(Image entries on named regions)
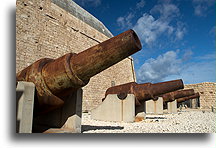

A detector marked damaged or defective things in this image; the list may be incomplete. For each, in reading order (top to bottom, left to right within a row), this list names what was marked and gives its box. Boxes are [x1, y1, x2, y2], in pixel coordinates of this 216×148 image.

rusted metal surface [16, 29, 142, 114]
rusty cannon [16, 29, 142, 114]
rusty cannon [104, 79, 183, 106]
rusted metal surface [105, 79, 183, 106]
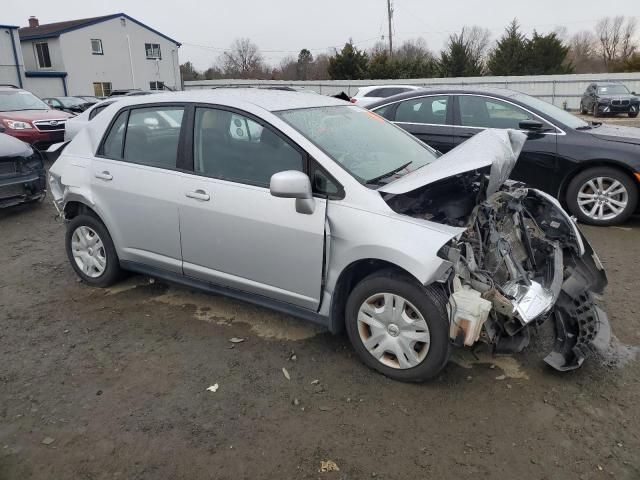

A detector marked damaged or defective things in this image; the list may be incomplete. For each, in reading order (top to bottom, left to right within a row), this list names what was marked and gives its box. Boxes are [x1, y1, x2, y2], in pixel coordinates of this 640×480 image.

crumpled hood [380, 129, 524, 195]
crumpled hood [588, 124, 640, 146]
wrecked front end [382, 128, 612, 372]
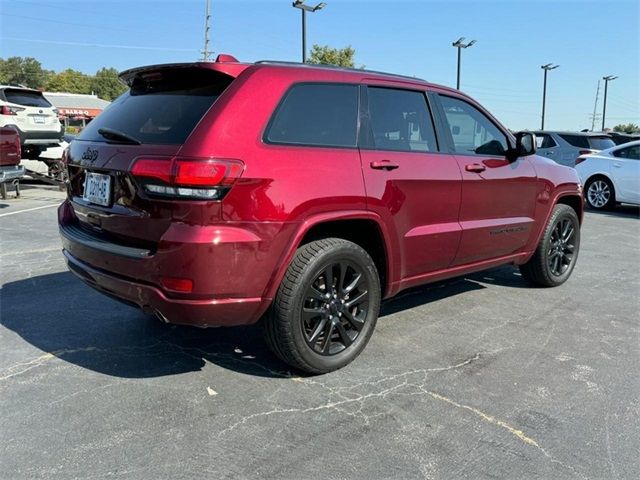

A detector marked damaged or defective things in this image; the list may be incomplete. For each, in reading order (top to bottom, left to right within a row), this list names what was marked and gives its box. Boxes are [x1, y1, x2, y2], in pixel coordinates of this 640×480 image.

cracked pavement [1, 186, 640, 478]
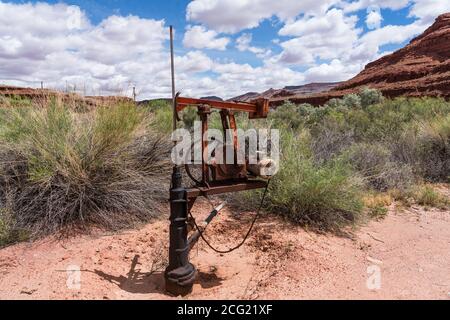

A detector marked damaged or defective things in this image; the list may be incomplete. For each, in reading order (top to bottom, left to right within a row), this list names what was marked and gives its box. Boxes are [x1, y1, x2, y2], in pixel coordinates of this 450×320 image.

rusty pump jack [164, 26, 272, 296]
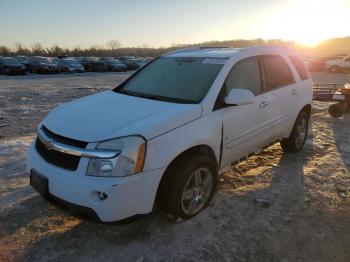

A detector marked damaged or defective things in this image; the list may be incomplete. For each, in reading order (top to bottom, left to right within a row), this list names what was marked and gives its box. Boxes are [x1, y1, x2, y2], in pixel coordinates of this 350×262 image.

damaged vehicle [26, 46, 312, 221]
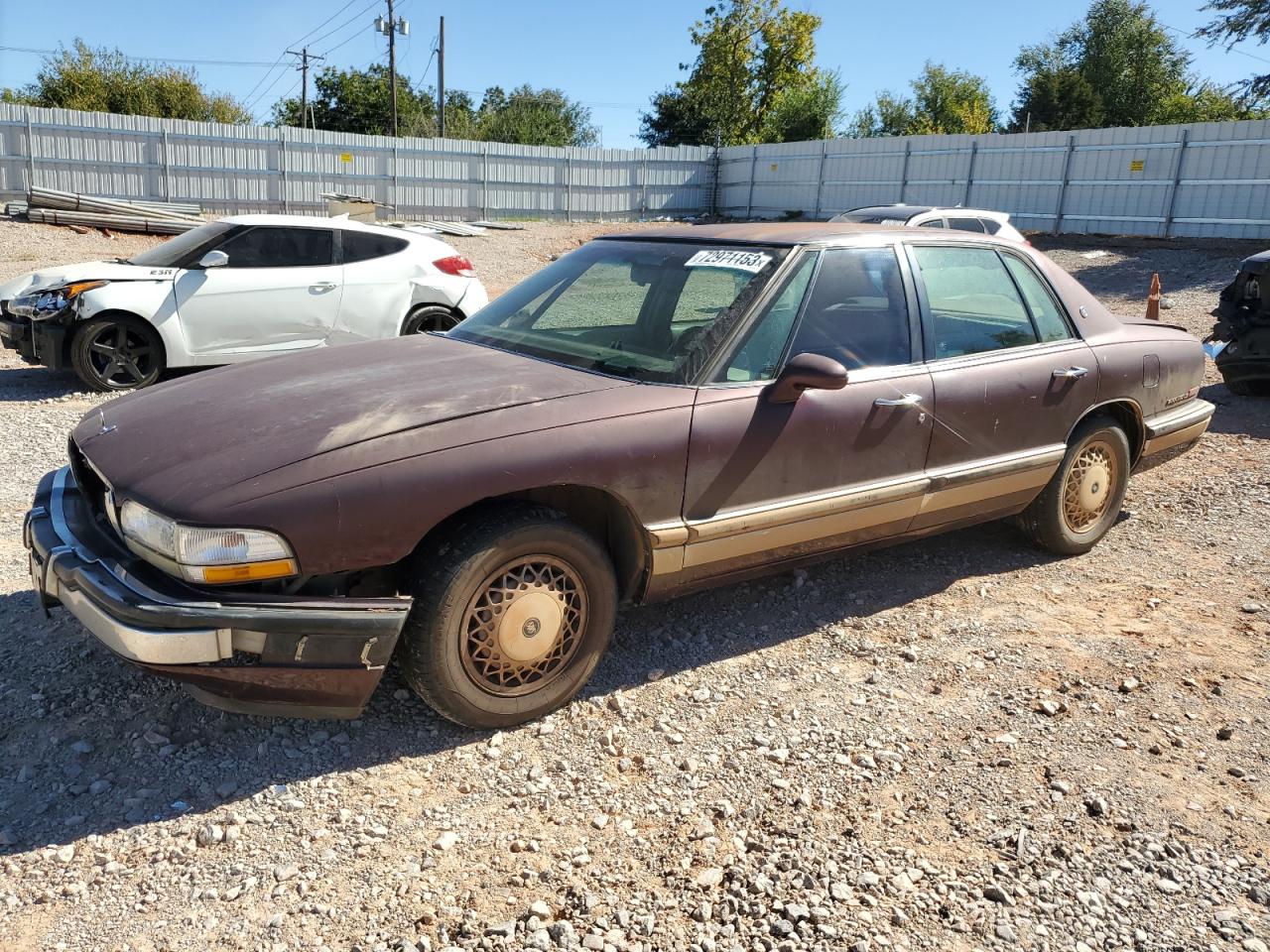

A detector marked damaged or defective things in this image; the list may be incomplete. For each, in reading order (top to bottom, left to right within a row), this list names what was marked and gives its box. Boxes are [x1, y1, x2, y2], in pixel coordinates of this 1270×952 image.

damaged white car [0, 215, 487, 391]
crushed front end [1204, 251, 1270, 396]
crushed front end [23, 464, 411, 721]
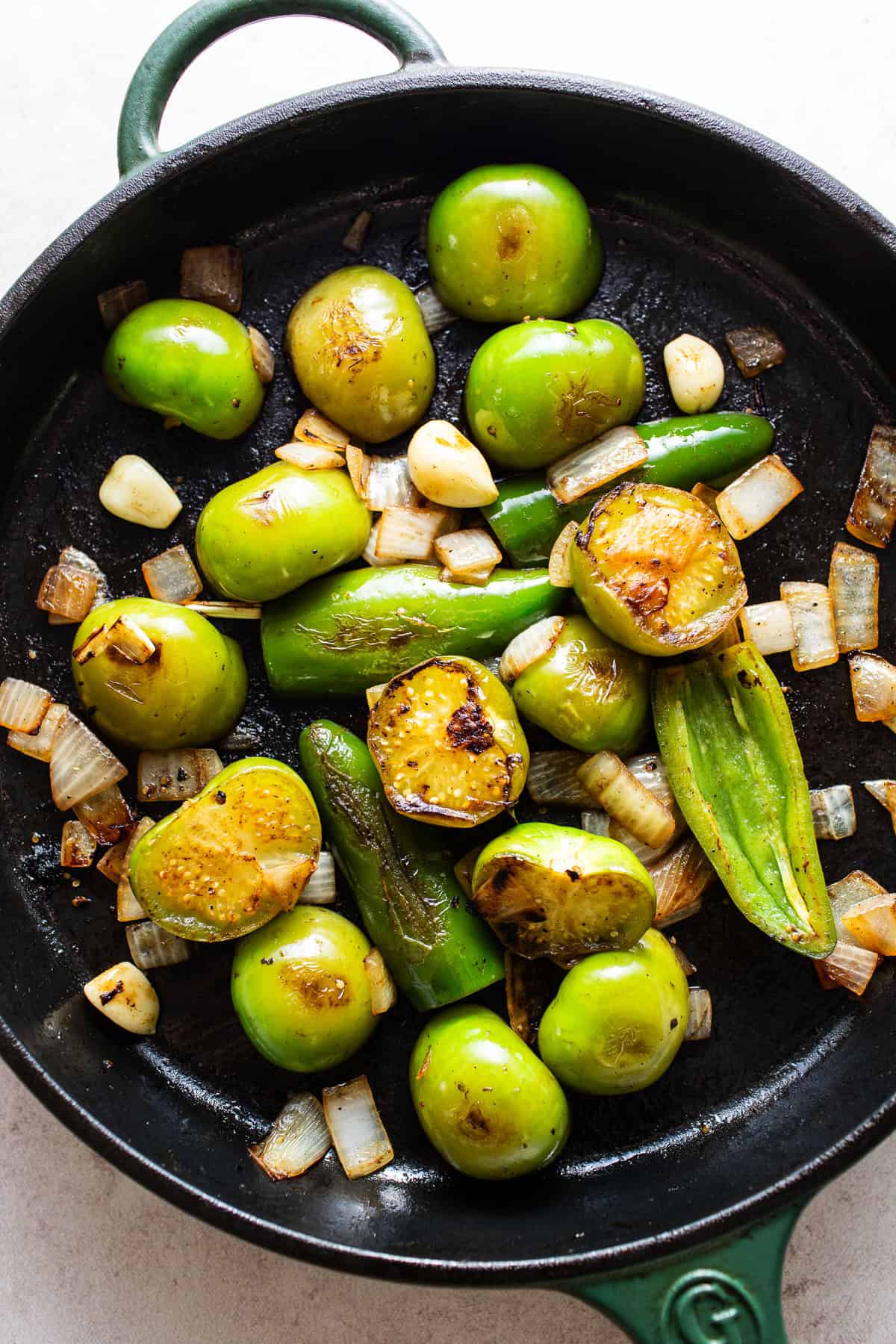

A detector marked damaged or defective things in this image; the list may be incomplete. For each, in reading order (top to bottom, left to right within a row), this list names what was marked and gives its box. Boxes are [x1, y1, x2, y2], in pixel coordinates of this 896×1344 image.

charred tomatillo [427, 160, 603, 320]
charred tomatillo [103, 299, 266, 436]
charred tomatillo [463, 320, 645, 472]
charred tomatillo [70, 600, 246, 750]
charred tomatillo [409, 1004, 567, 1183]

● **Written problem**
Copy all of the entries above word for word, leaving out the pictures.

● **Exercise result**
A detector marked damaged or defective things in this image; the list may be incomplete. For each, in reading order (top to bottom, left to right within a row), this list names what was marked and gives its box. Boxes are [x1, y1, x2, y2], in pixel coordinates of this 216×148 image.

rusted metal surface [16, 29, 142, 114]
rusty cannon [16, 29, 142, 114]
rusty cannon [104, 79, 183, 106]
rusted metal surface [105, 79, 183, 106]

A detector marked damaged or defective things in this image; the list may be incomplete. For each, in reading order (top to bottom, left to right within a row), this list names what was marked and gives its box. Boxes are [x1, y1, x2, y2], in pixel coordinates of this 640×480 image.

crumpled hood [380, 129, 524, 195]
crumpled hood [588, 124, 640, 146]
wrecked front end [382, 128, 612, 372]

A detector marked damaged or defective things in this image; the list may be incomplete. For each, in reading order (top to bottom, left to right within a row), this list names what was marked and gives its box. Boxes are [x1, y1, x2, y2], in pixel coordinates of this 640×480 image.

cracked pavement [1, 186, 640, 478]

A detector marked damaged or defective things in this image; the list may be incomplete. For each, in reading order (top to bottom, left to right within a row), this list names what was marked and gives its box. Boxes are [x1, y1, x2, y2], in pixel coordinates of this 450×320 image.

rusty pump jack [164, 26, 272, 296]

A detector marked damaged or defective things in this image; the list may be incomplete. For each, in reading order (top to bottom, left to right within a row), this list names what was marked and gives its box. Boxes are [x1, y1, x2, y2], in pixel coordinates of this 350×262 image.

damaged vehicle [26, 46, 312, 221]

A detector marked damaged or defective things in this image; the list may be incomplete. For each, in reading order (top to bottom, left to right within a row), this list names what was marked and gives its box. Boxes are [x1, y1, x2, y2], in pixel coordinates of this 1270×952 image.

damaged white car [0, 215, 487, 391]
crushed front end [1204, 251, 1270, 396]
crushed front end [23, 464, 411, 721]

A detector marked damaged or defective things in this image; the list may be incomplete. For each, in reading order (top to bottom, left to right within a row), this list names what was marked and gives its box. Boxes are [x1, y1, x2, y2], in pixel coordinates of this 896×1344 image.

charred tomatillo [427, 160, 603, 320]
charred tomatillo [103, 299, 266, 436]
charred tomatillo [463, 320, 645, 472]
charred tomatillo [70, 600, 246, 750]
charred tomatillo [409, 1004, 567, 1183]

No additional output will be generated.